'How to correctly make a POST request to a form login and get the session-token?
I'm building a web crawler to scrape an web page information that are behind a authentication login form. So I need to login in the app with a bare HTTP request first to be able to scrape needed info.

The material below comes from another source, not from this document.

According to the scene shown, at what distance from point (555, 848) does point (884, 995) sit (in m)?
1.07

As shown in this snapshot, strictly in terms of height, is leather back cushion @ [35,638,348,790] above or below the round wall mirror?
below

As I know, the script need to send a POST request with login params urlencoded in addition with the csrf-token and also a unauthenticated session-cookie as a cookie header, right?
The app that I'm trying to scrape is: https://app-sandbox.kobana.com.br
Taking a look on GET request headers/body of the login page I got:
- a
metatag with namecsrf-paramwith content set toauthenticity_token - a
metatag with namecsrf-tokenand it's content - a hidden
inputtag with nameauthenticity_tokenand it's content - a unauthenticated
session-tokenthat can be retrieved fromset-cookieheader
When I do a POST request on browser, what is sent is this authenticity_token and a cookie header with multiples cookies values that I can't find in any request/response header.
So I tried to reproduce this login flow with cURL and after of send correct body/headers I receive a 302 response, which is ok. But following the redirect link I get a not_found 404 response.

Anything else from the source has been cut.